PostgreSQL Fuzzy Text Search: Not so fuzzy to fuzziest

PostgreSQL Fuzzy Text Search: Not so fuzzy to fuzziest

Featured on Hashnode

So you have a bunch of data that comes from some human source (Free text form fields, reviews, blogs, classified ads, social media) and you want to do some analysis on it. but with people being the way they are, you're going to have some problems:

  1. A lot of words are commonly miss-spelled (definitely-> definitly etc).
  2. Regional differences. e.g American and British English (color/colour, analyse/analyze)
  3. Creative ways of spelling to add dramatic effect. (heyyy, whaaaaat!, noooo!)
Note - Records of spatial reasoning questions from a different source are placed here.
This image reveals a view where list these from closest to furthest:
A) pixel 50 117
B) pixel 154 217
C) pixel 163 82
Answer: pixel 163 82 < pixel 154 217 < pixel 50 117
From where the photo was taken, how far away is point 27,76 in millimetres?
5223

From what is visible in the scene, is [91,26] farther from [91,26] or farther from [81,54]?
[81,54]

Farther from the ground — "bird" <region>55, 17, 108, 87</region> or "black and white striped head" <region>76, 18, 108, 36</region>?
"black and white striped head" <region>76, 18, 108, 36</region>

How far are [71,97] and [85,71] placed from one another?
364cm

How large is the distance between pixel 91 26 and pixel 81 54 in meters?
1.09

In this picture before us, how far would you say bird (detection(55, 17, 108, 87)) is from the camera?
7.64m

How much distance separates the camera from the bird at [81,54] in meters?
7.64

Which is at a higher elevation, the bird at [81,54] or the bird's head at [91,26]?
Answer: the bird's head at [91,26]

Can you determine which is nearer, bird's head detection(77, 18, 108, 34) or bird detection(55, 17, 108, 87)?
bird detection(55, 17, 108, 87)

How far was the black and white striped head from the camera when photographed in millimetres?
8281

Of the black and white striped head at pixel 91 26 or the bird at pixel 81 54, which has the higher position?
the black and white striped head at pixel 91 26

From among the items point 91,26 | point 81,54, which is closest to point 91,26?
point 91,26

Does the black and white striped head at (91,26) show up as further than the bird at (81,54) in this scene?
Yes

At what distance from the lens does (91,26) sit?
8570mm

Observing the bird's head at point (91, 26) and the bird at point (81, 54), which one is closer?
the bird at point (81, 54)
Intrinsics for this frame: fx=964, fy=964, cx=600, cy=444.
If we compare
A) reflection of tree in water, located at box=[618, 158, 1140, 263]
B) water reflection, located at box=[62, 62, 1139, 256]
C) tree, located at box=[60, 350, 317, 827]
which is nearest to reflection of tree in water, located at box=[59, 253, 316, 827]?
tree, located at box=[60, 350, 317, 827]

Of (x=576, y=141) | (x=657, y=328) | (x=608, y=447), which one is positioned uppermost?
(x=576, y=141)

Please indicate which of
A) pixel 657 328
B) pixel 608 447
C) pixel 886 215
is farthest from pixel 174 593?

All of this, plus more will affect your results and make it difficult to do any accurate analysis of the data (such as grouping similar topics together, etc). Luckily PostgreSQL comes packaged with a number of really useful tools that make life a lot easier for us. This is a complex topic and I'm only going to touch on the basics. But there is enough here to cover most basic and possibly some more complex use-cases.

Simple Pattern matching (A little Fuzzy)

LIKE

Useful when you have a good idea of what the data and queries look like but it's difficult to create something generic enough to be useful in a general text dataset. With this, you only have two ways to match the text. % is used as a wildcard for 0 or more characters of any value, and _ matches a single character of any value.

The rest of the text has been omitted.